Interestingly, it was an
anti-Jinnah Indian historian Dr Shamsul Islam, who exhibited how
Jinnah’s politics began being shaped as a reaction to anti-Muslim
politics first aired by Hindu nationalists. Dr Islam has reproduced
speeches, articles and pamphlets of Hindu nationalists (in this context)
in his book Revisiting the Legacy of Allah Bakhsh.
So
does this mean that, as a reaction, Jinnah was advocating an “Islamic
Republic”? Not quite. For this, one should dive deeper to investigate
how certain well-respected Islamic scholars such as the prolific Abul
Ala Maududi described Jinnah and his Pakistan Movement.
It’s a well-known fact that a number of clerics and
Islamic scholars associated with outfits such as Jamiat-i-Ulema
Islam-Hind and Majlis-i-Ahrar and those within the Indian National
Congress had staunchly opposed Jinnah. But most interesting is how
Maududi Sahib saw him because he (Maududi) became a Pakistani.
Professor
Ali Usman Qasmi in his essay on Maududi in “Muslims against the Muslim
League” quotes an article that Maududi wrote in the December 1939 issue
of Tafhim-ul-Quran. In it Maududi writes: “the whole world knows that he
[Jinnah] does not even know the basics of Islam…”
In
the February 1946 issue of the same journal, Maududi wrote that the
ulema joining Jinnah’s Muslim League will suffer the same fate as the
ulema in Turkey did at the hands of the secular Turkish nationalist
Kamal Ataturk. Maududi wrote that this was because the fate of the
Pakistan Movement “lay in the hands of those who believed in a secular
mode of politics and state.”
So, after Pakistan’s
creation, when most pro-Maududi elements began to suggest that Jinnah
wanted an “Islamic State,” were they also suggesting that a giant
scholar such as Maududi was wrong in his assessment of Jinnah and the
Muslim League? Poet, playwright and journalist, Safdar Mir, asked the
same question in one of his pieces in the January-February 1968 issue of
the progressive Urdu bi-monthly Nusrat.
Without really
answering this, admirers and followers of Maududi of ten point out that
he accepted the idea of Pakistan and migrated to the new country.
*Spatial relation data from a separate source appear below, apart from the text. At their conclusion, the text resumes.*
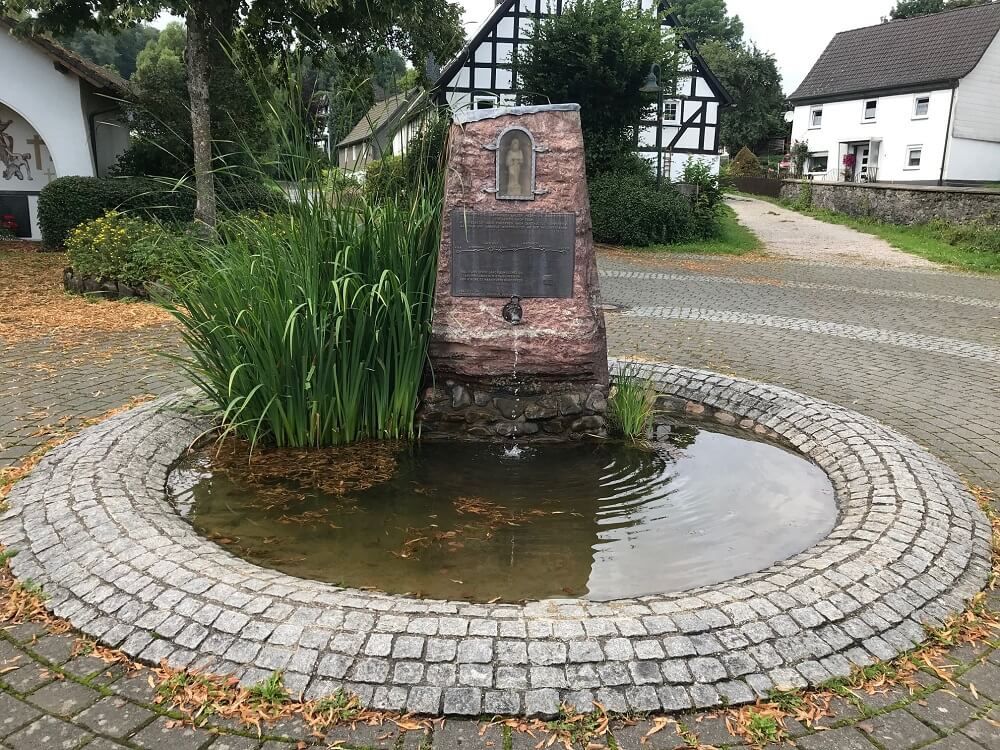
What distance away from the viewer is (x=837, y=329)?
27.4 feet

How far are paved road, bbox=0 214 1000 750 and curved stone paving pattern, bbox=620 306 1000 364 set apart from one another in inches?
1.1

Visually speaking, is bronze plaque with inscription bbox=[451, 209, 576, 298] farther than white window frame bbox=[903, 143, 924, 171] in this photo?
No

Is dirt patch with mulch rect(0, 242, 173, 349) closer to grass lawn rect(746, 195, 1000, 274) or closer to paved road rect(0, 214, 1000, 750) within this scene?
paved road rect(0, 214, 1000, 750)

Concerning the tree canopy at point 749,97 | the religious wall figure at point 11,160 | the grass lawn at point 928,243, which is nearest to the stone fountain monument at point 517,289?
the grass lawn at point 928,243

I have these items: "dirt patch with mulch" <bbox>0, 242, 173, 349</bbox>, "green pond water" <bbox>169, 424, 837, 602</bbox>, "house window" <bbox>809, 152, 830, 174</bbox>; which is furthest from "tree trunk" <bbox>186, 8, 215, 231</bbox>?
"house window" <bbox>809, 152, 830, 174</bbox>

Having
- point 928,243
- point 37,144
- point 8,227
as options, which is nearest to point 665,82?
point 928,243

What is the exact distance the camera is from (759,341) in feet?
25.0

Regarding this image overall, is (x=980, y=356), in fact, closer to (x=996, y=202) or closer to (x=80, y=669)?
(x=80, y=669)

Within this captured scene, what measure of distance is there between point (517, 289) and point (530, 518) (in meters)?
1.46

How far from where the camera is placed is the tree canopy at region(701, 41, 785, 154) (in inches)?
1929

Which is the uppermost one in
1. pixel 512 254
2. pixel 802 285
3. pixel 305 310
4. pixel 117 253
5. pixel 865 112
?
pixel 865 112

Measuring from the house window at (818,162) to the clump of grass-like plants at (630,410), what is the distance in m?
35.9

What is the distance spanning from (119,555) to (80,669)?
543 mm

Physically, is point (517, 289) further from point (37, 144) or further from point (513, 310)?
point (37, 144)
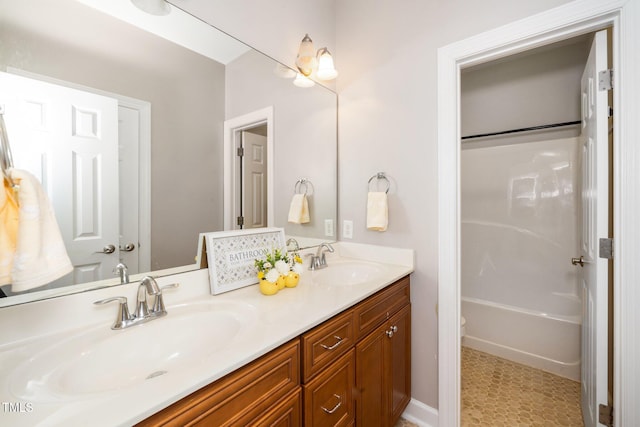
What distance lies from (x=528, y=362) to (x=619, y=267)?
145 cm

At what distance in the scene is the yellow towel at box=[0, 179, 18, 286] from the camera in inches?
24.5

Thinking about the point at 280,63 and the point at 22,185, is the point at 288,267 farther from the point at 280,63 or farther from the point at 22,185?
the point at 280,63

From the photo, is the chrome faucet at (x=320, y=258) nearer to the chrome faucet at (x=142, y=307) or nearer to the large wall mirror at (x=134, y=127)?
the large wall mirror at (x=134, y=127)

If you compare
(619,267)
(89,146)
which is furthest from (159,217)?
(619,267)

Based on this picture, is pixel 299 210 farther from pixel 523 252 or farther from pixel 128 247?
pixel 523 252

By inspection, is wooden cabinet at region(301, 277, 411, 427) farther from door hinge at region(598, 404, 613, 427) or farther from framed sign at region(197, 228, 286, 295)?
door hinge at region(598, 404, 613, 427)

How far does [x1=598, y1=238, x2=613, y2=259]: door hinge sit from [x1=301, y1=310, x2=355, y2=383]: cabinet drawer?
1.11m

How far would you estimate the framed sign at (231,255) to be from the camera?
46.3 inches

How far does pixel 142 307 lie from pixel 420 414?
159 cm

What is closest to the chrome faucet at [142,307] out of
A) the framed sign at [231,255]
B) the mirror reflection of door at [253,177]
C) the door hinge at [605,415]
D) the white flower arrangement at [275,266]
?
the framed sign at [231,255]

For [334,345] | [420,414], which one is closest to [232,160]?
[334,345]

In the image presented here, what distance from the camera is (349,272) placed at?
1.76 m

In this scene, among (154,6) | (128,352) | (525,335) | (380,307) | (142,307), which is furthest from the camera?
(525,335)

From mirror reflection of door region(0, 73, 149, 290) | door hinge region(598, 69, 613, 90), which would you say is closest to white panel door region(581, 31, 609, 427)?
door hinge region(598, 69, 613, 90)
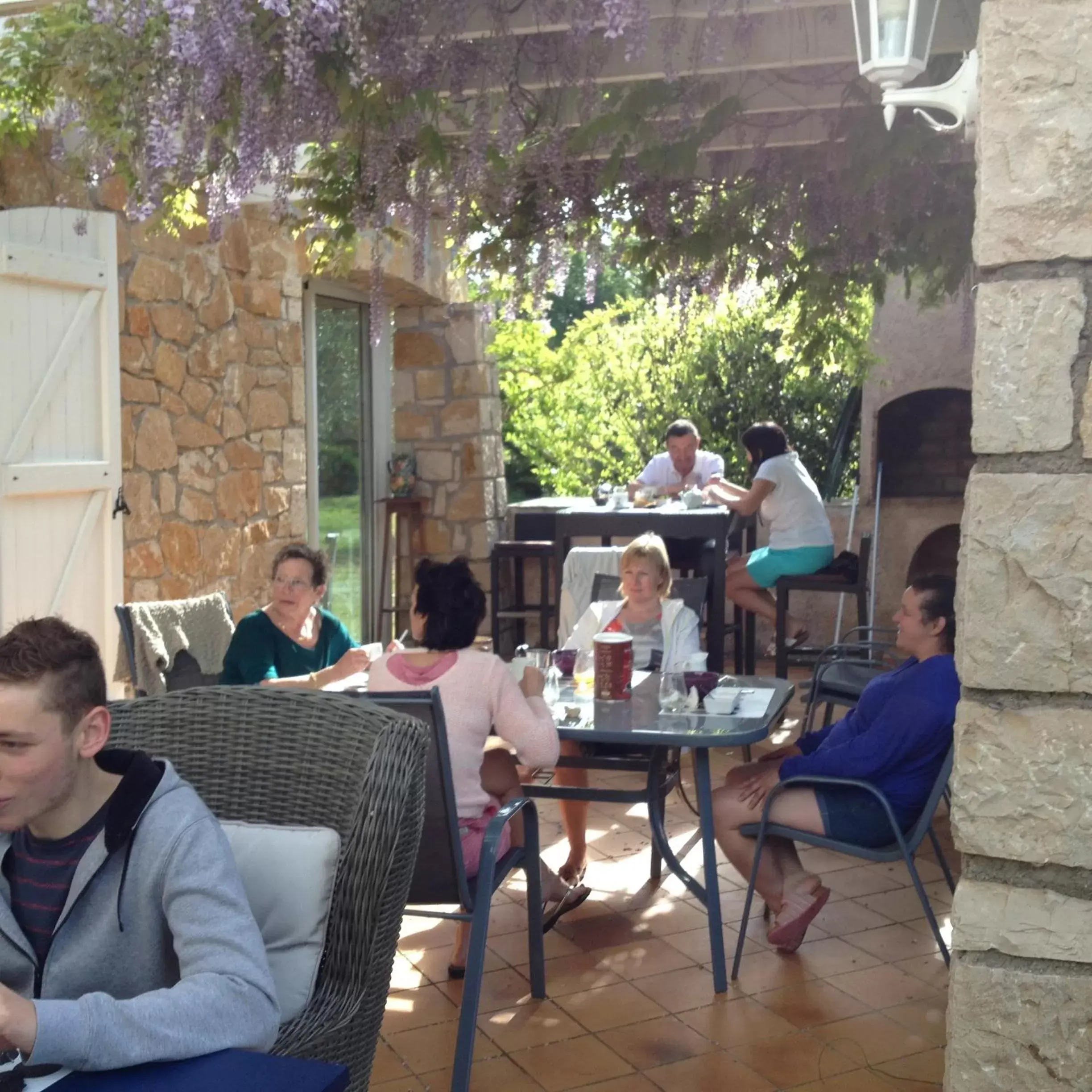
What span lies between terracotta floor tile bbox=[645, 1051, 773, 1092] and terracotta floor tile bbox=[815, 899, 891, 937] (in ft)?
2.76

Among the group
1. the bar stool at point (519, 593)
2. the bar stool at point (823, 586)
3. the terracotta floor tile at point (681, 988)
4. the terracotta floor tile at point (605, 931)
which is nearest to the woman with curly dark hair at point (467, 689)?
the terracotta floor tile at point (605, 931)

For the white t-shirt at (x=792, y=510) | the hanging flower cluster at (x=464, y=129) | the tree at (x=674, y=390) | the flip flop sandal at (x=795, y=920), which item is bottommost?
the flip flop sandal at (x=795, y=920)

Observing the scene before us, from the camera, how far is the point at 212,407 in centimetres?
601

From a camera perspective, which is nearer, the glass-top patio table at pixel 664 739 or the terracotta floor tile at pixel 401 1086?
the terracotta floor tile at pixel 401 1086

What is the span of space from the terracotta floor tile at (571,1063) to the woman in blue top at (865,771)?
712 millimetres

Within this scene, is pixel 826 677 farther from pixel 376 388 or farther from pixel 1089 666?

But Professor Qasmi in his essay writes that though Maududi migrated to Pakistan, he continued to be critical of Jinnah.
For
example, he criticised Jinnah’s August 11, 1947 speech to the
Constituent Assembly in which Jinnah explained that the new country
would be pluralistic and where the state will have nothing to do with a
citizen’s faith. Alluding to the speech, Maududi wrote (in
Tafhim-ul-Quran) that the founders of Pakistan were confused and
contradictory, talking about Islam through a secular lens and having
Western lifestyles. A long feature on Maududi in the September 1949
issue of Tafhim-ul-Quran claimed that when Maududi was put under house
arrest, the founder and leaders of Pakistan had “planned to form a
secular state”. The same feature alludes that it was Maududi who stopped
that from happening.
Maududi only fully entered the
country’s politics after Jinnah’s demise and after the passage of the
March 1949 Objectives Resolution which resolved to evolve Pakistan as an
Islamic Republic. Critics of the Resolution see the document as a
‘political stunt’ by Prime Minister Liaquat Ali Khan to appease the
religious parties, while others have called it a betrayal of Jinnah’s
vision of a pluralistic Muslim-majority country. They claim that it
would never have been authored had Jinnah not passed away so soon after
the creation of Pakistan. The historical evidence displayed in this
piece tends to point towards a similar deduction.